*** Supplied data ***

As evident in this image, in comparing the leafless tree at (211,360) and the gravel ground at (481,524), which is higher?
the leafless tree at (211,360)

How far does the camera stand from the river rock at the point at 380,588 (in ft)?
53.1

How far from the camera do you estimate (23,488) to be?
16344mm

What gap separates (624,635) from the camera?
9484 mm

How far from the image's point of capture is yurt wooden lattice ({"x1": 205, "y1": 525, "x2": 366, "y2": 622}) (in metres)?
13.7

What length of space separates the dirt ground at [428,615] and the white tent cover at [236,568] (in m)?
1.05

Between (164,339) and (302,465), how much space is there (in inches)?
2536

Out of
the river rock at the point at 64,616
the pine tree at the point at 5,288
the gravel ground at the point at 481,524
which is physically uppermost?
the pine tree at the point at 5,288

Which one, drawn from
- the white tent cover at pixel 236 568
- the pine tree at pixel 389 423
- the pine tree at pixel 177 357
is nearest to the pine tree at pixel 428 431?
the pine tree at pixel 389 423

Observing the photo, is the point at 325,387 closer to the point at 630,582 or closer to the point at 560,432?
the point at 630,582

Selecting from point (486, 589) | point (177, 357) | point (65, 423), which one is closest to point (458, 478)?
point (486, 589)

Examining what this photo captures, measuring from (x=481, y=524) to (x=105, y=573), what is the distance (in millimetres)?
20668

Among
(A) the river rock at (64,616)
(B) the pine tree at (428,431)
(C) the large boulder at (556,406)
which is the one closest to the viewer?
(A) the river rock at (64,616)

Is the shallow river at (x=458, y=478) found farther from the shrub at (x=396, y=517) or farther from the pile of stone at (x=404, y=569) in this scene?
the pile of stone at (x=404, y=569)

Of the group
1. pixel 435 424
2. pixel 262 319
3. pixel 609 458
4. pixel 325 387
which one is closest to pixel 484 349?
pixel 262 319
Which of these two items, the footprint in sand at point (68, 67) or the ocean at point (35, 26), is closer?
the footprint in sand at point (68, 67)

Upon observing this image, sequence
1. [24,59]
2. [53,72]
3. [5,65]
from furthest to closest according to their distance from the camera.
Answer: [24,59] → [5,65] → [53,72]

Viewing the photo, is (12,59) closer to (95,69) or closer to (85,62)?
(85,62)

***

Task: Copy the records above word for word, starting at the line containing "Is the shallow" and continuing through the last of the records, including both.

Answer below:
Is the shallow river at (x=458, y=478) found farther from the shrub at (x=396, y=517) or farther from the pile of stone at (x=404, y=569) in this scene?
the pile of stone at (x=404, y=569)

Of the group
1. pixel 435 424
2. pixel 262 319
3. pixel 609 458
4. pixel 325 387
which one is closest to pixel 484 349?
pixel 262 319
Which of these two items, the footprint in sand at point (68, 67) or the ocean at point (35, 26), is closer?
the footprint in sand at point (68, 67)

Upon observing this image, sequence
1. [24,59]
2. [53,72]
3. [5,65]
from furthest to closest according to their distance from the camera.
Answer: [24,59] → [5,65] → [53,72]

Viewing the photo, is (12,59) closer to (95,69) or closer to (85,62)?
(85,62)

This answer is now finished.